1/ I’ve noticed a good number of IRs recently being promoted to CFO at large public companies.

Toward the end of my time on the sell-side I was nearly appointed Head of IR at a large global financial institution. I didn’t take it in the end as I wanted to move to the buy-side.
2/ It does make me wonder if I stuck it out that maybe I could be on the path to become CFO. In reality though, I would be a terrible Head of IR.

But having been on the sell-side and now buy-side, I have lots of ideas to improve IR if I were to make the move...
3/ Ditch opening remarks - Opening remarks on conference calls are unnecessary if you already have the earnings release out there. If you must make opening remarks just release them ahead of time.

Make the earnings call Q&A only.
4/ Limit questions per analyst - On the sell-side I hated it when my competitors asked 4/5 questions on a call. I’m a fan of companies that enforce the max 1 question and maybe 1 follow up rule. I remember Jerre at IHS rigidly enforced it when analysts tried to ask 2/3 part q’s.
5/ Post call catch ups - Always appreciated when companies called me on the sell-side after the call for 15 mins to address any other questions I had.

### REQUIRED WORK
(1) List the headings of the numbered ideas for improving IR in the investor relations thread.
(2) Please update the investor relations thread, starting with "3/ Ditch opening" and going on through "questions I had.", so that "earnings" becomes "results".
(3) Write the next part of the investor relations thread, picking up after its final point.
The material after this point is separate from the investor relations thread.

### AVAILABLE DATA
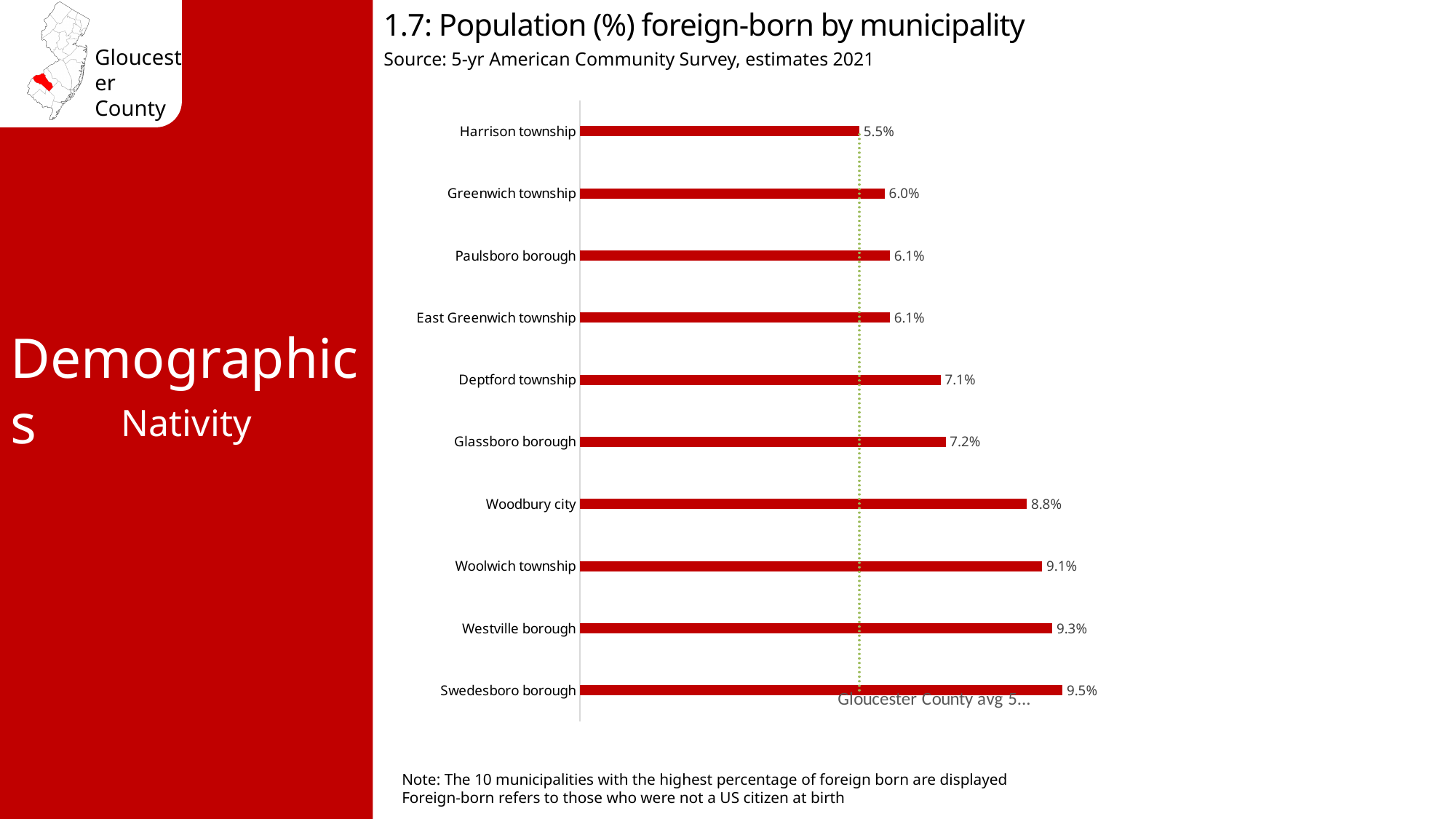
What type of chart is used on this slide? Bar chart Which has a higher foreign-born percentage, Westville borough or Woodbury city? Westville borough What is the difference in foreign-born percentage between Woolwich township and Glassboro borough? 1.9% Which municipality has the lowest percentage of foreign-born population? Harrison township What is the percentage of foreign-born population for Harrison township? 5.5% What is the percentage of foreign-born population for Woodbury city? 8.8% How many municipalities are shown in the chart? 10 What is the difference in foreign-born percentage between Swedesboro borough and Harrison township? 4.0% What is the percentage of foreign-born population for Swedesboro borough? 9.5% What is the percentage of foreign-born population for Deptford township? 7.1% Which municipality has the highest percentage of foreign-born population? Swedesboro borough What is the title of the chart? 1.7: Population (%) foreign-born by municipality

### RESULTS OF THE TASKS
(1)
Ditch opening remarks
Limit questions per analyst
Post call catch ups

(2)
3/ Ditch opening remarks - Opening remarks on conference calls are unnecessary if you already have the results release out there. If you must make opening remarks just release them ahead of time.

Make the results call Q&A only.
4/ Limit questions per analyst - On the sell-side I hated it when my competitors asked 4/5 questions on a call. I’m a fan of companies that enforce the max 1 question and maybe 1 follow up rule. I remember Jerre at IHS rigidly enforced it when analysts tried to ask 2/3 part q’s.
5/ Post call catch ups - Always appreciated when companies called me on the sell-side after the call for 15 mins to address any other questions I had.

(3)
I also like how $PYPL hosts a call the next day for investors moderated by one of the covering sell side analysts
6/ Investor deck summary - On the buy-side, especially for companies I’ve never looked at, I hate it when there isn’t an investor presentation with a summary of the business. An example of good practice is $TXN investor.ti.com/static-files/2…
7/ Present interesting metrics - In earnings slide decks, you can grab the attention of analysts and investors by adding killer charts based on metrics not reported in the earnings release.
8/ Don’t tell investors what you think your stock valuation is - Companies can piss off analysts and investors when they try to tell the market how to value their stock. $BX is a big culprit of this. Investors hate it. Don’t do it.
9/ No annual investor days - In my view investor days should be big events where you adjust targets and showcase your business lines to investors. Annual investor days are pointless. I used to dread them as a sell-side analyst when the company had nothing new to say.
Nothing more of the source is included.